Westcombe remained farmland throughout the Middle Ages, but its subsequent history was dominated by two 18th-century properties situated immediately south of present-day Mycanae Gardens.

A grand house called West Combe (also known as Westcombe Park, House or Manor) was built in the 1720s and stood for around 130 years. West Combe boasted 50 acres of pleasure grounds and its tenants included the general and colonial administrator Clive of India and the banker Alexander Baring.

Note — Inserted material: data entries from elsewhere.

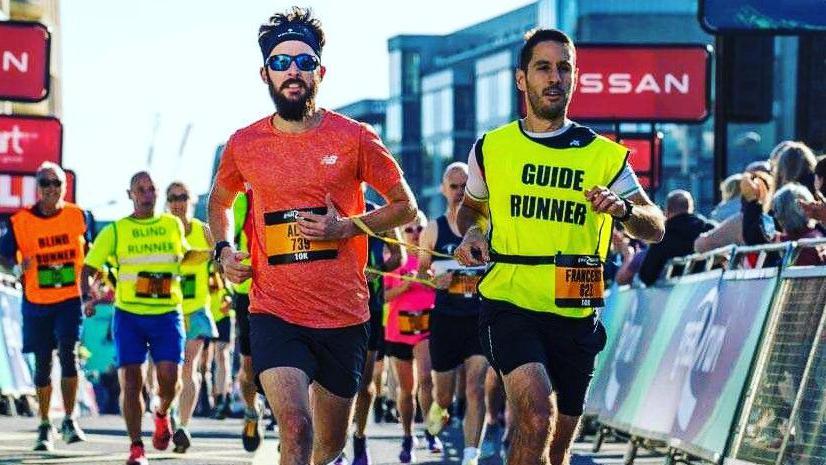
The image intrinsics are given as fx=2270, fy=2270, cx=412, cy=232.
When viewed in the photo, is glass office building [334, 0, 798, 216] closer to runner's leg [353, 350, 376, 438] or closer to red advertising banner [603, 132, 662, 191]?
red advertising banner [603, 132, 662, 191]

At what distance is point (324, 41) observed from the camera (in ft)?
29.5

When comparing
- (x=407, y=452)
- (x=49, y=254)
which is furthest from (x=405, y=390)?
(x=49, y=254)

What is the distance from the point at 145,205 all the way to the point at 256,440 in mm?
1721

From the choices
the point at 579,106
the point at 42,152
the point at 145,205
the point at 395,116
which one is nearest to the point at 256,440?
the point at 145,205

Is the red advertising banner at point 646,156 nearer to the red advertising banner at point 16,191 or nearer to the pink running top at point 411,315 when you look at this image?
the red advertising banner at point 16,191

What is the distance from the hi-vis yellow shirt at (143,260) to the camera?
14.8 metres

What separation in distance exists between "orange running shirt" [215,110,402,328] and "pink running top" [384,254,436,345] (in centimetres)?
807

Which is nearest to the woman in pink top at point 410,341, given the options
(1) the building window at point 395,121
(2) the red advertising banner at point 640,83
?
(2) the red advertising banner at point 640,83

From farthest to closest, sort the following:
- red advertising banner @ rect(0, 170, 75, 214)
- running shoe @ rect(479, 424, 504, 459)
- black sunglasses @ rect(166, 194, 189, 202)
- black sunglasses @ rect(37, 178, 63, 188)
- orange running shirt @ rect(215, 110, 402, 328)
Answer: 1. red advertising banner @ rect(0, 170, 75, 214)
2. black sunglasses @ rect(166, 194, 189, 202)
3. black sunglasses @ rect(37, 178, 63, 188)
4. running shoe @ rect(479, 424, 504, 459)
5. orange running shirt @ rect(215, 110, 402, 328)

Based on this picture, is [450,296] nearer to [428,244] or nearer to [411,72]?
[428,244]

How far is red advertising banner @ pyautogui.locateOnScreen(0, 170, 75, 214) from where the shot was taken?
84.8 feet

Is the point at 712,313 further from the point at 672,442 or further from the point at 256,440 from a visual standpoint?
the point at 256,440

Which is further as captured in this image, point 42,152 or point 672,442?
point 42,152

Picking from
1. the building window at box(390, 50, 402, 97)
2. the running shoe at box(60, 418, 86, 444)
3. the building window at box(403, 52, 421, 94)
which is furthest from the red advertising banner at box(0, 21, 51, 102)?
the building window at box(390, 50, 402, 97)
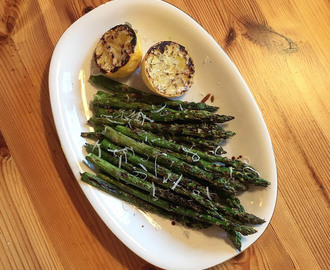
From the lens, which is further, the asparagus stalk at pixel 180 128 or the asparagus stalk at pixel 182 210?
the asparagus stalk at pixel 180 128

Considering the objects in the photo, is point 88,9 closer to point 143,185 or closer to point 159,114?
point 159,114

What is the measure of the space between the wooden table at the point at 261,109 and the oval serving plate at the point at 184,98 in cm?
21

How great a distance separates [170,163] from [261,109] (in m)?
0.93

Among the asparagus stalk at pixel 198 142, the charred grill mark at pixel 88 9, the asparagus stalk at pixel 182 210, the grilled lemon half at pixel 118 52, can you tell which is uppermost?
the charred grill mark at pixel 88 9

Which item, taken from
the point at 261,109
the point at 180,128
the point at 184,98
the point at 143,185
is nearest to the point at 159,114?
the point at 180,128

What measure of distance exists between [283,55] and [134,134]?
4.72ft

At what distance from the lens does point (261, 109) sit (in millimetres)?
2441

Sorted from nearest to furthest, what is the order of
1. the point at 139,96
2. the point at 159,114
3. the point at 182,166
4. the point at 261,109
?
1. the point at 182,166
2. the point at 159,114
3. the point at 139,96
4. the point at 261,109

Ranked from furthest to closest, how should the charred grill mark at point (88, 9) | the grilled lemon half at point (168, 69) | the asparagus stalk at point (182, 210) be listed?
the charred grill mark at point (88, 9)
the grilled lemon half at point (168, 69)
the asparagus stalk at point (182, 210)

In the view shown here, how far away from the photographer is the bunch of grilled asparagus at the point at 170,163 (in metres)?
2.10

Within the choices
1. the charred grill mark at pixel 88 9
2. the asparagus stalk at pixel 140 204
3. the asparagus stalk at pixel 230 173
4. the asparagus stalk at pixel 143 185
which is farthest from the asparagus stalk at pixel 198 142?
the charred grill mark at pixel 88 9

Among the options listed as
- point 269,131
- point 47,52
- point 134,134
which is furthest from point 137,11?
point 269,131

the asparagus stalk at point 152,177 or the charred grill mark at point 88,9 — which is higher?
the charred grill mark at point 88,9

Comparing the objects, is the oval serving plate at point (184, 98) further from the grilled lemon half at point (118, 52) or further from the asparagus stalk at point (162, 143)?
the asparagus stalk at point (162, 143)
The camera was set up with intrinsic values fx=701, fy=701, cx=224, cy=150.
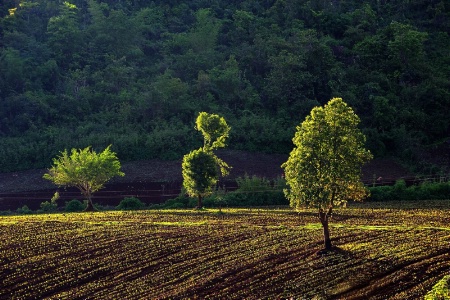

In 1774 the wealthy and well-connected merchant John Julius Angerstein built a villa called Woodlands. Angerstein was the first chairman of Lloyd’s of London, devised a groundbreaking scheme for a national lottery and acquired paintings that formed the nucleus of the National Gallery collection. Woodlands later became home to the Yarrow shipbuilding family and then to the Little Sisters of the Assumption. Much altered over the centuries, the house served as the borough’s local history library until the facility moved to Woolwich Arsenal in 2003. It is now home to Greenwich Steiner School.
Neighbouring Mycanae House is a community centre and event venue.
During the 1850s and 1860s land to the south of Westcombe Park Road was laid out as the Vanbrugh Park estate. The success of this project, and the opening of the station in 1876, prompted the sale of West Combe’s extensive grounds for the building of middle-class housing. However, despite grand aspirations and an architectural competition, several decades elapsed before all the plots were taken up.
After the Second World War rising property values encouraged infilling by private housebuilders, while the municipal authorities demolished several properties to make way for council flats. Subsequent pressure from preservation societies has prevented further debasement of the area.
Founded in 1904, Westcombe Park rugby club moved to Orpington in 1936, and to its present home at Goddington Dene in 1990.